═══ DOCUMENT SEGMENT

Jordan vs. Olajuwon: Who's Better? Using a Scientific Method

5 February, 1996

A few weeks ago, ESPNet published an article by Allen Barra where he used a very simple formula to evaluate Michael Jordan and Hakeem Olajuwon. Using his version of a linear weights formula (his version is here), he proclaimed Olajuwon to be the better player. Not surprisingly, when ESPNet published responses to the article, those responding claimed Barra's results to be bunk. Using my professional judgment as a scout/coach, I would tend to agree with those letter writers. Using some technical tools to analyze the stats, I feel stronger in that conviction. I will demonstrate the use of these tools below.

My principal method for evaluating the overall effectiveness of players is to look at their individual win-loss records. I calculated these for Jordan and Olajuwon all the way back to the '86-87 season (before that, I haven't entered into the computer all the data I need):

	Jordan				Olajuwon
	W	L	%		W	L	%
'87	17.0	2.4	0.877		12.3	2.2	0.850
'88	19.4	0.7	0.967		11.9	2.1	0.850
'89	18.0	0.7	0.961		14.9	1.7	0.898
'90	18.0	1.1	0.942		14.2	1.8	0.888
'91	17.5	0.4	0.980		 9.3	0.5	0.945
'92	15.9	0.6	0.966		10.6	1.5	0.873
'93	17.0	0.8	0.953		17.3	0.8	0.957
'94					16.8	1.1	0.937
'95	 2.8	0.9	0.757		14.0	2.3	0.859
'96	 5.8    0.2     0.964		 5.4	1.1	0.834

Total  131.4	7.8	0.944	       126.7   15.1	0.894
(1996 season through games of 1/7/96) As is obvious, Jordan has consistently done slightly better than Olajuwon in winning percentage and overall wins. There is no doubt that both are among the top in the league. By being so good and such exceptions to the average, both players defy the use of standard statistical methods for analysis. This is just one reason (of many) why Barra's method didn't work. When players are this good, you have to get into the details and identify the small things that are important and exactly how they are important. That's what my methods do. And they consistently show that Jordan has been a better player than Olajuwon (and everyone else, for that matter).

(Late Note: Though I said that Jordan was only "slightly better" than Olajuwon above, the difference is actually a significant one. I have a method (from Bill James) for determining how often a team with one record beats a team with another record and it indicates that a team with a 0.944 winning percentage beats a team with a 0.894 winning percentage 66.7% of the time This is a rather significant edge and, though, there is no way of evaluating what this really means since we can't compare a team of Jordans to a team of Olajuwons, it indicates very strongly that Jordan contributes more to winning than Olajuwon, another great player.... For people in the statistics field, this represents one way of comparing probabilities close to one or zero, which can be useful in evaluating rare events, such as earthquakes, storms, or floods.)

Win-Loss Records Come From Offensive and Defensive Ratings

I want to now split up some of the above numbers to show that we are comparing very different players, but that we can do it consistently and logically to obtain the rational results shown above. The way the above win-loss records were found was by determining both the offensive and defensive ratings of both players. These are shown below:
	Jordan	Rtg	Olajuwon Rtg
	Off.	Def.	Off.	Def.

══════
═══ EXTRACTED MATERIAL

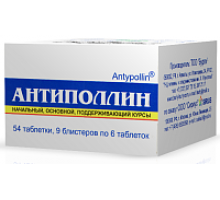 Антиполлин Микст Сорных Трав 5 0,5 г 54шт. таблетки (полынь горькая+циклахена дурнишниколистная+лебеда татарская+подсолнечник однолетний)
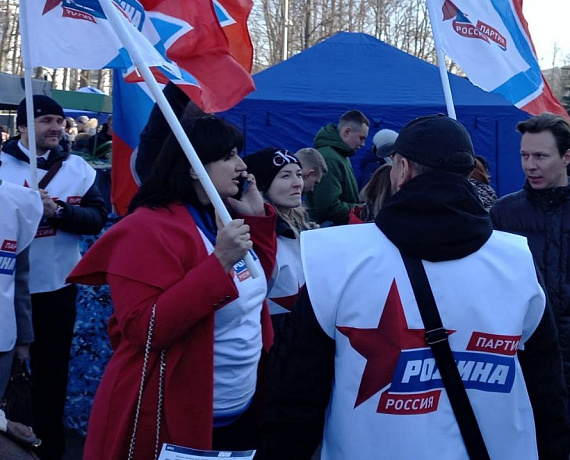 "РОДИНА" приняла участие в митинге "Za мир без нацизма! Zа Россию! Zа Президентa!"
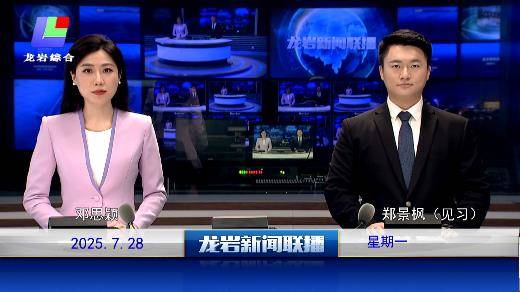 2025年7月28日龙岩新闻联播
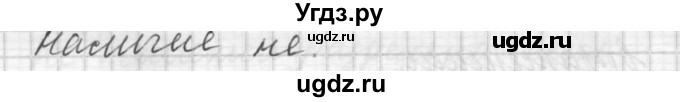 ГДЗ (Решебник) по русскому языку 6 класс Бунеев Р.Н. / упражнение номер / 79(продолжение 3)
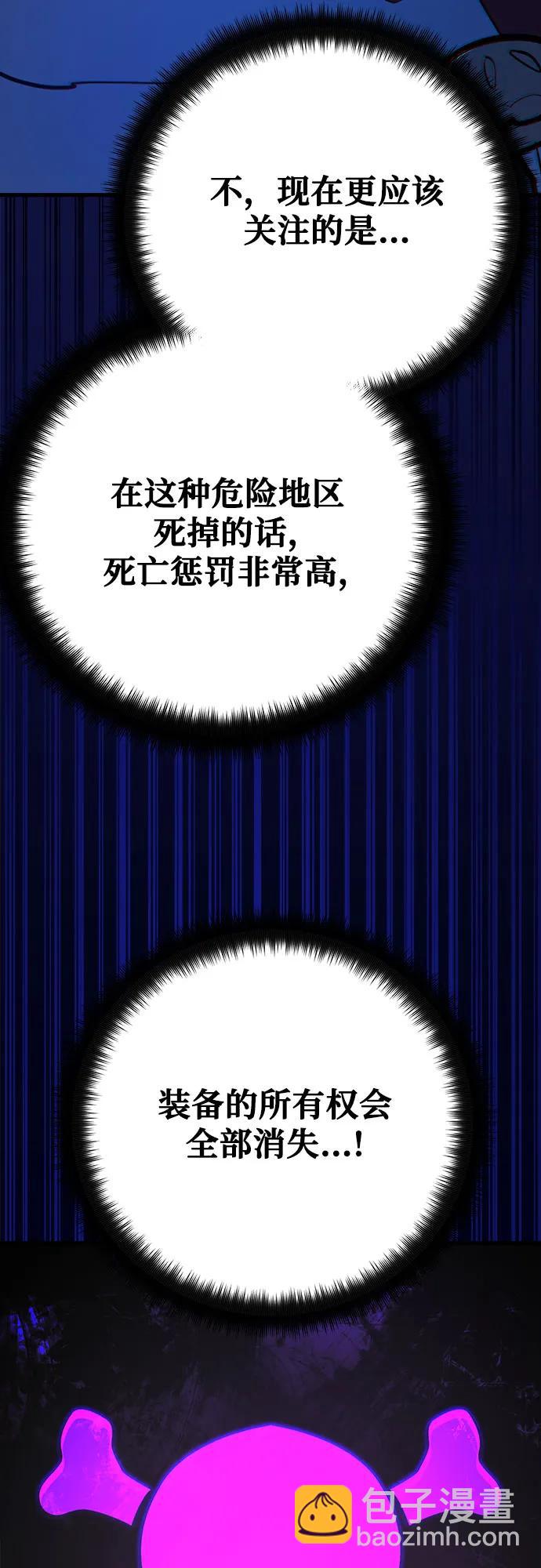 [第74话] 大企业横行霸道80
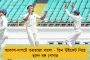 আইসিসি র‍্যাঙ্কিংয়ে জায়গা হারালেন শেফালি - এক নম্বরে অস্ট্রেলিয়ার ওপেনার বেথ মুনি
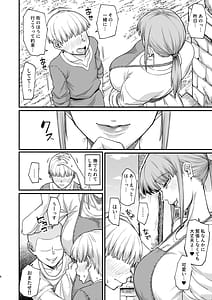 Page 6: 005.jpg | Katsute Eiyu datta Onna Tachihe | View Page!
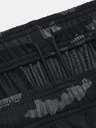 Under Armour Pánske kraťasy Under Armour UA Tech Vent Printed Short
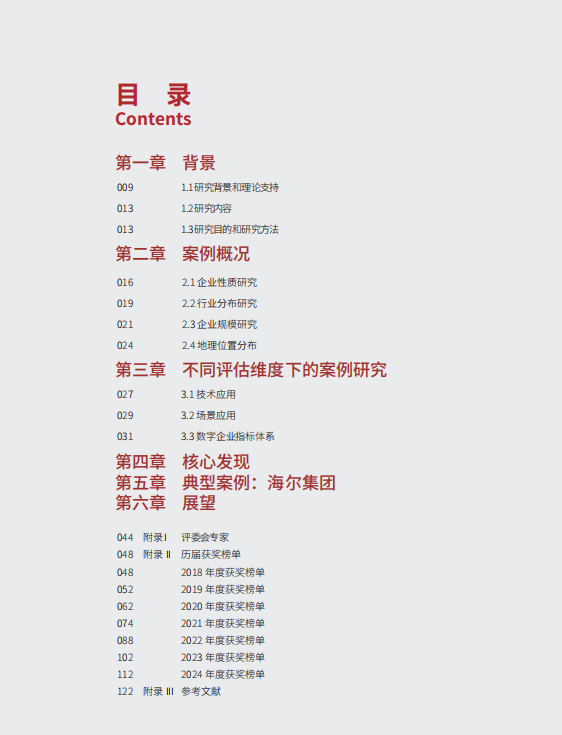 《2024中国企业数字化转型案例研究报告》重磅发布！(图2)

══════

### WHAT TO DO
1. In the Jordan vs. Olajuwon article, who wrote the ESPNet piece that used a linear weights formula to declare Olajuwon the better player?
2. From the Jordan vs. Olajuwon article, copy the passage that opens with the words containing "A few weeks" and closes with "these tools below.".

### ANSWER LIST
1. Allen Barra

2.
A few weeks ago, ESPNet published an article by Allen Barra where he used a very simple formula to evaluate Michael Jordan and Hakeem Olajuwon. Using his version of a linear weights formula (his version is here), he proclaimed Olajuwon to be the better player. Not surprisingly, when ESPNet published responses to the article, those responding claimed Barra's results to be bunk. Using my professional judgment as a scout/coach, I would tend to agree with those letter writers. Using some technical tools to analyze the stats, I feel stronger in that conviction. I will demonstrate the use of these tools below.